-------- Document extract --------

Using WGET

Blane Warrene
Blane Warrene
Share

Wget is a tasty utility on Linux and Mac OS X systems that can come in handy for web system administrators.

Wget — found on the GNU.org site — is a command line application for file retrieval over ftp, http and https connections.

I find it useful for downloading files directly to a server I am working on in a shell session, saving time instead of downloading to my local desktop and uploading. Additionally, since it can pass user names and passwords, it is powerful for use in web site migrations, setting up mirrored sites and more.

Finally, Wget can be scheduled using cron, so if a file or directories need replicated on a regular basis, it can be set to do so without adminstrator intervention.

Some useful examples for utilizing Wget:

1) Downloading a remote file – Perhaps you are downloading an update to an application and have been sent the url. In this case you could use either ftp or http to retrieve:

wget http://somedomain.com/public/remotefilename.tar.gz or wget ftp://somedomain.com/public/remotefilename.tar.gz

Wget over ftp defaults to binary (i mode on ftp lingo), however, of you need to use ascii mode, you simply add ‘;type=a’ (without quotes) onto the end of the ftp url example above.

2) Downloading with authentication – you may be updating a registered application requiring a user name and password to access. Change the syntax as shown below:

wget username:password@http://somedomain.com/reg/remotefilename.tar.gz or wget username:password@ftp://somedomain.com/reg/remotefilename.tar.gz

3) Inserting custom ports into the wget request – perhaps your download will require a custom port along with authentication. Wget easily handles this as well by inserting a colon and portnumber afrter the host and before the /path to file(s):

wget username:password@ https://somedomain.com:portnumber/reg/remotefilename.tar.gz or wget username:password@ftp://somedomain.com:portnumber/reg/remotefilename.tar.gz

4) Entire directories can also be migrated from one server to another, i.e. moving a web site to new hardware. I have found ftp access to be most effective for this. I also make use of logging (the -o option) the transfer in the event debugging or verification of file retrieval is needed, and use the recursive option (-r) to recreate the directory structure on the new server.

So if I am moving mydomain.com — I would use:

wget -o mylogfile -r myuser:mypass@ftp://mydomain.com/


If you have an ftp user that can see more than one domain, insure you specify the path to the files and directories for the domain you are moving.

There are several other interesting and useful options including:

–passive-ftp: for using wget behind firewalls

-nd: does not recreate the directory structure on the remote machine and instead simply saves all retrieved files into the current local directory.

-------- Information supplied --------

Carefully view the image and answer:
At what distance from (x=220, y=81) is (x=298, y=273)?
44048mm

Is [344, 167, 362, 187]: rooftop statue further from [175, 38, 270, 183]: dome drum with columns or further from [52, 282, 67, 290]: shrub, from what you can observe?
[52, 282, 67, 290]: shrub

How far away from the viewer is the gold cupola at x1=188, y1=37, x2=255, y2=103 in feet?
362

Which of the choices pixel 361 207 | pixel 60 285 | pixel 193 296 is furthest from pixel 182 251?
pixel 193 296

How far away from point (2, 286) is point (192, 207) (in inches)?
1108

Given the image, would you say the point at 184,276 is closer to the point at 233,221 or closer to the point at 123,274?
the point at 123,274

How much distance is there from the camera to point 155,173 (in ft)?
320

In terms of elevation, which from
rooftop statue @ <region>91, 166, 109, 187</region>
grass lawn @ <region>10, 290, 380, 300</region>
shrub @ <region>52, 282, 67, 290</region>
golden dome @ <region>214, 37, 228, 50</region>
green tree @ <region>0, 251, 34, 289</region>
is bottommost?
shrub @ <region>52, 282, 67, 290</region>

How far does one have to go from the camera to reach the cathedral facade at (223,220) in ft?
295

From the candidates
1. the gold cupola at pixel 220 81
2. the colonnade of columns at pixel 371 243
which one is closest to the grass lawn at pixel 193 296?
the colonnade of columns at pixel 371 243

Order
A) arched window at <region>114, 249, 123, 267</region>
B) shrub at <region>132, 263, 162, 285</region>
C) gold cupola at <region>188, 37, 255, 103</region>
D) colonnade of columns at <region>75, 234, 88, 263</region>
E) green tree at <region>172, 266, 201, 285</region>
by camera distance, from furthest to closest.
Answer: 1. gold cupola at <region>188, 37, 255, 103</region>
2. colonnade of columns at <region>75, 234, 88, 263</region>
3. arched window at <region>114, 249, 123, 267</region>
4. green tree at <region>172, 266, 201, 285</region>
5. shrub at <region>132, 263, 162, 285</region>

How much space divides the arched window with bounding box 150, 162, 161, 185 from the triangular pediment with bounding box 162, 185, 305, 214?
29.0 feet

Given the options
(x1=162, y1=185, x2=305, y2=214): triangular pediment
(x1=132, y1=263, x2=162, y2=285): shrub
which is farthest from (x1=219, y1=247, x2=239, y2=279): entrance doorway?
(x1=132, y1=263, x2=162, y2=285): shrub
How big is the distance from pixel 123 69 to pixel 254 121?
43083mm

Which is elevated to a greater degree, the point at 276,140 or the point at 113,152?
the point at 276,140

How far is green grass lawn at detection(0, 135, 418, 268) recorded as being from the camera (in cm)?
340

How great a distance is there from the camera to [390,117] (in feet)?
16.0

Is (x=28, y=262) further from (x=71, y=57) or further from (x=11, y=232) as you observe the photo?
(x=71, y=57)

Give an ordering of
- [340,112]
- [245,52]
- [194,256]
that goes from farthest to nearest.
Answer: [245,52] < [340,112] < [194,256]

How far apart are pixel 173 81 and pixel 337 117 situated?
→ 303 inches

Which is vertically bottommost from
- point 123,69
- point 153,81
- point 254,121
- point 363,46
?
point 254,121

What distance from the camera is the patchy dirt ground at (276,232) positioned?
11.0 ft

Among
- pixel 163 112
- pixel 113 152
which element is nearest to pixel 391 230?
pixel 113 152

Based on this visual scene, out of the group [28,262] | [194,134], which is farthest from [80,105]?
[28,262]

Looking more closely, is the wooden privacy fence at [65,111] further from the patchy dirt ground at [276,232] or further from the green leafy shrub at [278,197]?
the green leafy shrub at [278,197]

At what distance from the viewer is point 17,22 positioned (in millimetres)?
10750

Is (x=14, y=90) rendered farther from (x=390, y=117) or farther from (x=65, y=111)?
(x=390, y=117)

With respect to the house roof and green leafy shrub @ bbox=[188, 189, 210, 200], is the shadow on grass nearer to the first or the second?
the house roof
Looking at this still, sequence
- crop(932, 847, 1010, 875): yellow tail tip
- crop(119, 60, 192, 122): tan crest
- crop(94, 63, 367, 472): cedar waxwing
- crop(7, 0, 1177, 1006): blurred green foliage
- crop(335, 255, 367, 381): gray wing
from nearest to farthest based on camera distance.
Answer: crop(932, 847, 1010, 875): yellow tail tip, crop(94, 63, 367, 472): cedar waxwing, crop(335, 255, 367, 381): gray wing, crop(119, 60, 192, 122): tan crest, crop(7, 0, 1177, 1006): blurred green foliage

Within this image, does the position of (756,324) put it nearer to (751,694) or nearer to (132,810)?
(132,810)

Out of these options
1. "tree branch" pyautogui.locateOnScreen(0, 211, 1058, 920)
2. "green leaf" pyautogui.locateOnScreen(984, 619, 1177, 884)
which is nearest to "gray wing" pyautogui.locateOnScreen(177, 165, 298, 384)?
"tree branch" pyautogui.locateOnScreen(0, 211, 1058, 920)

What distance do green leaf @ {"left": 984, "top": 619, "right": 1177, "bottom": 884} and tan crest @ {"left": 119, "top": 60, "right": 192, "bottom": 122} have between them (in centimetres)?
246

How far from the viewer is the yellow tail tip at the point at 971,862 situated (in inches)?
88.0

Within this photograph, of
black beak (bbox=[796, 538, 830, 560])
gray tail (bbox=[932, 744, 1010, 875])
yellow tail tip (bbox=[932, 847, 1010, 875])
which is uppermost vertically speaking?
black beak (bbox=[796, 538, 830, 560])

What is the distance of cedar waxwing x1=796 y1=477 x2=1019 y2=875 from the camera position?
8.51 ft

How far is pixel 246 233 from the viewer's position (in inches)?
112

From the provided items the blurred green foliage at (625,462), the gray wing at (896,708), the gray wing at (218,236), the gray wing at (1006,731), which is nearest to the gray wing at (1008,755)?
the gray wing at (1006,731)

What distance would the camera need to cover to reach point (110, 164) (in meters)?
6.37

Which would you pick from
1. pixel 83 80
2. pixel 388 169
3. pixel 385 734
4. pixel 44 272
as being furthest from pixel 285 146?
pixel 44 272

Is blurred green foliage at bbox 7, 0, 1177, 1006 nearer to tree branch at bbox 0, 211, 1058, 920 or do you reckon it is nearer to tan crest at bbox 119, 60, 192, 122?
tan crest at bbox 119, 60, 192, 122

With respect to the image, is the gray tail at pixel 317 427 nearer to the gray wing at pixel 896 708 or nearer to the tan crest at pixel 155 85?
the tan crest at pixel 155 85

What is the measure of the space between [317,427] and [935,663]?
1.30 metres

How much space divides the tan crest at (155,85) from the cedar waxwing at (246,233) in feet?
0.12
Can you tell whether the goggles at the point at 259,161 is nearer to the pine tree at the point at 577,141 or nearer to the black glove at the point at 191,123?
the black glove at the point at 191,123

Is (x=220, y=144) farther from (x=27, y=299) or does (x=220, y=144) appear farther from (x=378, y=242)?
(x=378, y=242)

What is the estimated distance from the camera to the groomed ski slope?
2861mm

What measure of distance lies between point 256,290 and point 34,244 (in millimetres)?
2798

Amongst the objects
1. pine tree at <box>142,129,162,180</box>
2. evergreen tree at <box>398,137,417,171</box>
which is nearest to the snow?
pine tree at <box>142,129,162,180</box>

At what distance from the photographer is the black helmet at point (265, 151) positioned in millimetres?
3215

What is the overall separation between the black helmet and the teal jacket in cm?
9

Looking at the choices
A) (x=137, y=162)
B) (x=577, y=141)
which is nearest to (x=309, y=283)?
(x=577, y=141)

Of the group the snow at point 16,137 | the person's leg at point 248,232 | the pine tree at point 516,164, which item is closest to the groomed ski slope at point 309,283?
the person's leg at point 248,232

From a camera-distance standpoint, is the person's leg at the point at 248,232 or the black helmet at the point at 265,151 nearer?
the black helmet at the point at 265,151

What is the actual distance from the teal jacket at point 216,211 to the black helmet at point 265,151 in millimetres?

--------

Given request
Answer these questions about the Wget article:
1. Over which connection types does Wget retrieve files?
2. Which option does the author use to log a transfer?
3. What does the -nd option do with retrieved files?

The reply
1. Over ftp, http and https connections.
2. The -o option.
3. It saves all retrieved files into the current local directory instead of recreating the directory structure.